Content warning: The following text contains mentions of suicide and can be disturbing and/or triggering for some readers. Please find resources listed at the bottom of the article. 

From 2013 to 2018 – in a span of five short years – 14 Penn students died by suicide. Then on September 9, 2019, the Executive Director of Counseling and Psychological Services (CAPS), Dr. Gregory Eells, tragically died by suicide. Yet, still to this day, we as a Penn community have barely discussed any of this, if at all.

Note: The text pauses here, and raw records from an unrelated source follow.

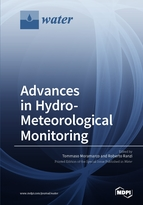 Special issue Advances in Hydro-Meteorological Monitoring book cover image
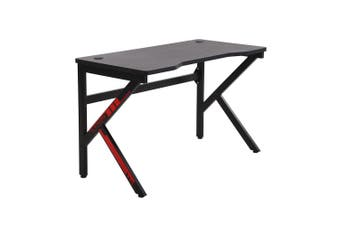 Kade 120cm Computer Gaming Desk - Red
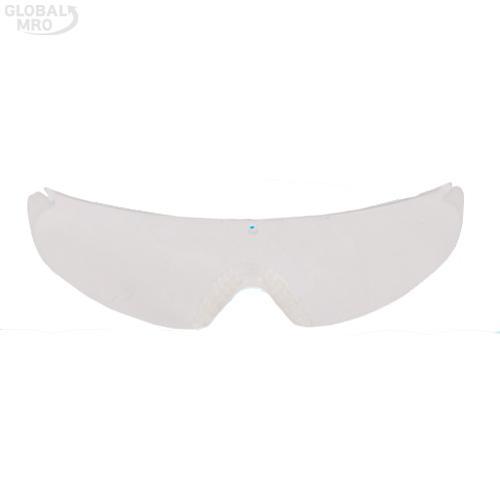 명신광학 안경렌즈 원렌즈J-378A용 /옵션 원렌즈J-378A용 10조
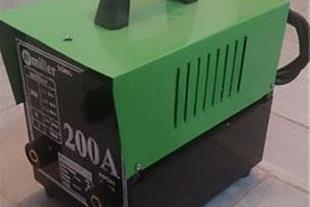 ترانس جوش 200 آمپر کیفی پنکه دار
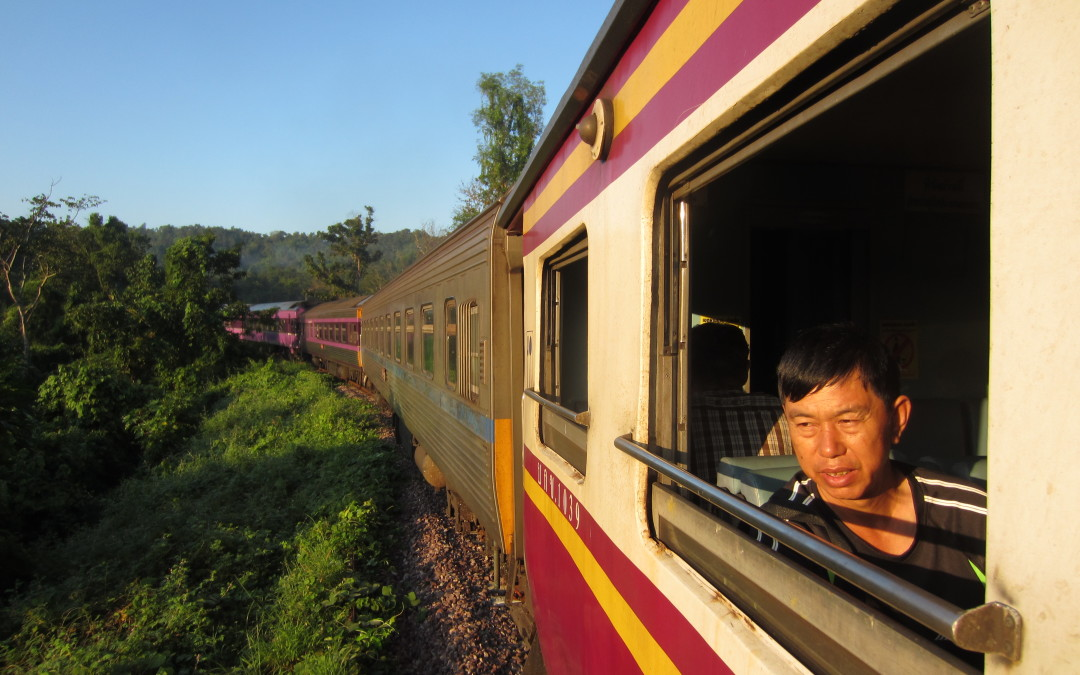 Chiang Mai by Train : Thailand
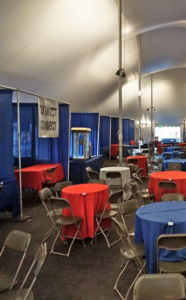 Tent Rental - Business Function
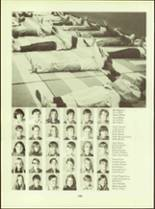 1972 Wawasee High School Yearbook Page 112 & 113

Suicide is not easy for me to write about, or for anyone really, but this needs to be addressed. While writing this column, I quite literally had no particular direction or outline of what I wanted to say. But as challenging of a topic as it may be, the conversation surrounding suicide must start somewhere, anywhere. 

I work for the National Suicide Prevention Lifeline, and I absolutely love what I do, but of course it is not easy. When people inquire about my role, often I simply cannot put into words how much this work has impacted me. I have spoken with a variety of individuals while on shift, and each conversation somehow leaves me more impressed with the strength and courage we as humans have in battling suicidal thoughts and related mental health matters. I firmly believe that anybody who deals with suicide or suicidal ideation in any capacity, to whatever extent that might lead to, holds incredible strength that is practically indescribable. 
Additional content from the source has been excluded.